The successful creation this week of 250,000 Gold Standard (GS) carbon credits from cookstoves is a landmark in the use of carbon finance to support very large scale efforts to tackle emissions, poverty, ill health and environmental damage. 

Oxford, UK and Nairobi, Kenya (7 February, 2012):  ClimateCare has worked with its on the-ground-partner, Enterprise Works, to develop and provide funding for the Gyapa  efficient cookstove project in Ghana that has so far reduced a quarter of a million tonnes of greenhouse gas emissions (demonstrated by this issuance of verified tonnes under the GS), helping to save over 200,000 tonnes worth of fuelwood so easing pressure on deforestation, whilst cutting drastically the dangerous indoor air pollution in homes that cause such deadly health impacts for mothers and children, and also stimulating local job creation.

“We are delighted that our Ghana cookstoves project has been so successful, demonstrated by achieving Gold Standard accreditation at such a significant scale – ClimateCare helped open up carbon funding to cookstoves and we believe this is just the start of what we can achieve in tackling climate change and poverty together through intelligent carbon and development  finance.” said ClimateCare’s Director Edward Hanrahan.

This issuance marks a key point in the development of the project:  funding provided to support increased production of the stove, improved quality control, a national advertising campaign and better distribution has born fruit with growth of sales from around 10,000 stoves in 2008 to over 75,000 in 2011.  The emissions reductions from the stoves have been measured and verified through the Gold Standard accreditors, who are backed by WWF and recognised as one of the highest quality standards in the carbon market.

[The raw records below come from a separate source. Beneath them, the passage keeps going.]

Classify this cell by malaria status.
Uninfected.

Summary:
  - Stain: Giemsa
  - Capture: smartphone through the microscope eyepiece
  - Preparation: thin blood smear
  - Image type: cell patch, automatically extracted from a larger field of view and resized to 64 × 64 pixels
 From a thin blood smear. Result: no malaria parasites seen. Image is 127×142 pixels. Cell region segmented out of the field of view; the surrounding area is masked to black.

“The issuance of these Gyapa Cookstove credits shows that the project has already gone through the Gold Standard’s rigorous certification process – the most robust and ethical in the carbon market. Gyapa is a great example of a project in which community benefits are actively designed into an activity at the outset, and subject to monitoring, reporting and verification, something that The Gold Standard uniquely insists upon,” said Adrian Rimmer, Gold Standard Foundation CEO.

The story began with the methodology for measuring and verifying emissions reduction from cookstoves written by ClimateCare – ‘Improved Cookstoves and Kitchen Regimes’ – published in 2008 by Gold Standard as the blueprint giving the opportunity for any eligible cookstove programme to access carbon finance.  ClimateCare then applied this to a cookstove project in Uganda, achieving the first cookstove GS credits in the world, issued in 2010.  With issuance from the Ghana project, ClimateCare has now helped deliver the world’s largest single block of verified emission reductions from cookstoves.

Sale of the Gold Standard credits from the Ghana stoves is exclusively through ClimateCare, and those companies and individuals purchasing them are ultimately providing the crucial revenue for the project. (See below for more details).

Focus on the importance of clean cookstoves is growing.  “Could the humble cooking stove be the next big idea to save millions of lives in poor countries” asked The Economist ( September 2011).  The United Nation Foundation has launched a global campaign – Global Alliance for Clean Cookstoves – aimed at getting ‘100 million homes to adopt clean cookstoves by 2020’ through developing sustainable local markets.  The key metric is the amount of time stoves are used for, rather than the number produced, and the Ghana project alone is projected to deliver over 1,000,000 ‘operational stove years’ by 2014.

Pneumonia is the biggest killer of children in the world, with indoor pollution from smoky open fires and poor quality stoves being a leading cause – switching to an efficient cookstove is the single most effective way to reduce the health risk to mothers and children from this horrible disease.  This milestone in the Ghana project shows the significant scale at which intelligent carbon finance can help to combat leading global health challenges.

ClimateCare has recently adapted the GS methodology to water filters – which can replace boiling of water to purify it and so cut fuel wood use – to help transform the scale of clean water provision. Building on the success of the Gyapa project, in transitioning cookstoves from small scale to large scale projects, in 2011 ClimateCare was instrumental in the ‘Carbon For Water’ programme, both one of the world’s largest clean water interventions (providing over 3.5 million Kenyans with microbially pure water) and one of the largest emissions reduction projects (2million tonnes CO2e reduced per year).